Untuk pertama kalinya sejak 23 tahun warga Tunisia pergi ke shalat Jumat tanpa takut terbebani pekerjaan dan kebebasan mereka, dan khutbah-khutbah Jum'at pertama sejak kaburnya presiden yang digulingkan Zine El Abidine Ben Ali terbebas dari kontrol dan arahan sebelumnya, juga bebas dari menyebutkan namanya dalam khutbah.
Untuk pertama kalinya sejak penggulingan Ben Ali warga Tunisia pergi ke shalat Jumat tanpa takut kepada polisi rahasia, yang menyusup - dalam masa jabatannya - ke dalam masjid-masjid dan menulis laporan keamanan tentang orang-orang yang nampaknya rajin sholat ke masjid dan menjalaninya dengan khusyuk.
Selama lebih dari 23 tahun yaitu di masa kekuasaan Ben Ali, warga Tunisia mengerjakan sholat mereka dalam ketakutan, tidak seorangpun bisa berbicara kepada yang lain, apalagi wanita tidak bisa mengenakan cadar di jalan, demikian juga laki-laki tidak berani memanjangkan janggut mereka karena takut ditangkap.
Abdul Qawi (59 tahun), yang berkhutbah di depan masjid Al-Quds di ibu kota Tunis, sementara ratusan warga Tunisia - sebagian besar dari mereka jaket dan celana jeans - ke masjid untuk shalat Jumat,"Kami tidak bisa bebas sholat sebelumnya".
Penerapan hukum sekuler dimulai secara ketat di Tunisia sejak era mantan Presiden Habib Bourguiba, yang menutup pengadilan Syariah dan menanamkan hukum sekuler dalam kehidupan pribadi, sementara wanita bercadar di era Ben Ali kehilangan kesempatan sekolah dan bekerja.
Kebanyakan wanita mengatakan bahwa polisi dahulu menghentikan mereka di jalan-jalan dan mencabut cadar mereka dan mereka dipaksa untuk menandatangani dokumen meninggalkan cadar, demikian juga laki-laki berjanggut menerima perlakuan yang sama, dan sebagian besar pria di luar masjid bercukur janggut.
Kebebasan Berbicara
Khutbah-khutbah telah mengalami perubahan dalam kosa katanya dan untuk pertama kalinya terbebas dari pengawasan dan arahan setelah sebelumya Khatib di masa lalu harus memperlihatkan pidato Jumat kepada pihak berwenang sebelum disampaikan, menurut seorang muadzin masjid yang tidak mau disebutkan namanya.

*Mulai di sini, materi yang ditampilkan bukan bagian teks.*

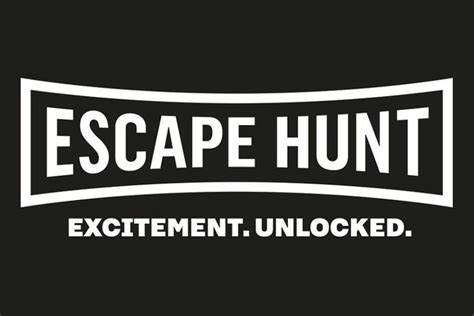 Escape Hunt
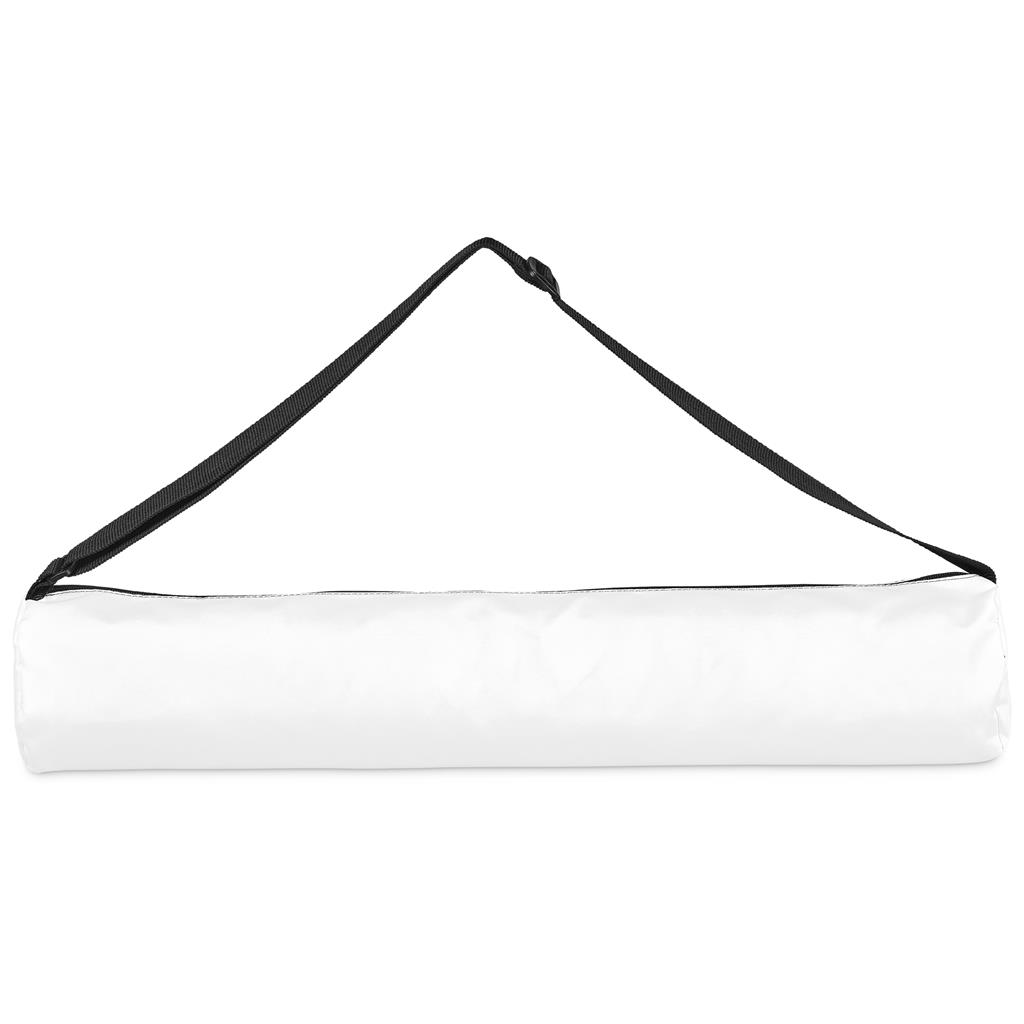 Hoppla Wilderness Polyester Yoga Bag - Image 3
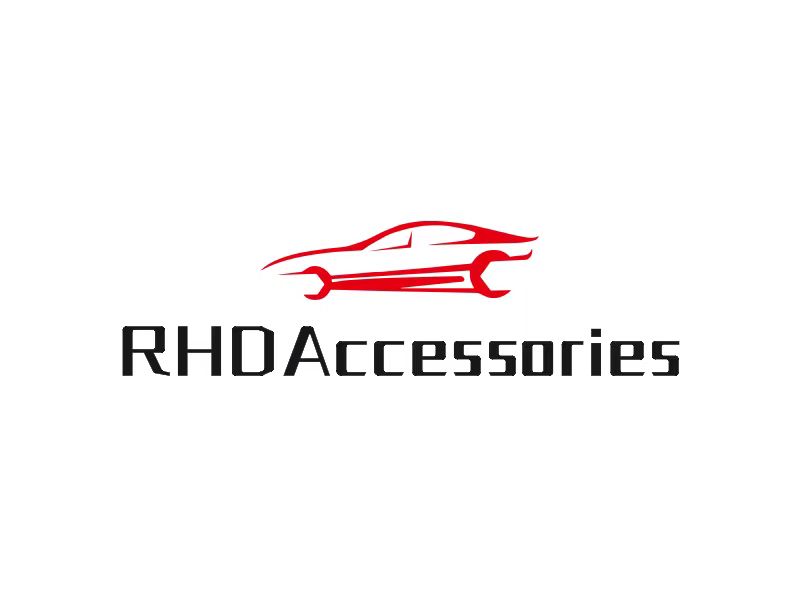 RHD Accessories Logo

Para imam masjid meminta untuk memberkati pemberontakan rakyat Tunisia melawan rezim lama dan mendesak jemaat untuk memanfaatkan kesempatan saat ini untuk berubah dan bergerak ke arah pemilihan umum, dan tidak sibuk memikirkan balas dendam terhadap partai yang dipimpin oleh Ben Ali.

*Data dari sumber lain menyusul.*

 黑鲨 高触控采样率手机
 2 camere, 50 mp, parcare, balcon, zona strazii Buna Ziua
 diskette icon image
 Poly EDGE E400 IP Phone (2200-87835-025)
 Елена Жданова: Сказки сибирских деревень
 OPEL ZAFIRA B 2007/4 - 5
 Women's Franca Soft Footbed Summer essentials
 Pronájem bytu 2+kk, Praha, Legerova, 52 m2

Yang lain hanya mencukupkan dalam pidato mereka menyerukan kembalinya keamanan dan stabilitas ke Tunisia, dan mendoakan mereka yang meninggal selama protes publik yang jumlahnya menurut pemerintah interim persatuan nasional, 78 orang, sementara yang diperkirakan oleh organisasi hak asasi manusia lebih dari seratus.
Departemen Agama Negeri dalam pemerintah sementara telah menyeru dalam sebuah pernyataan yang dirilis hari Jumat, semua imam dan khatib di masjid-masjid negara untuk mengerjakan sholat ghaib setelah shalat Jumat bagi para korban pemberontakan rakyat yang menggulingkan Ben Ali.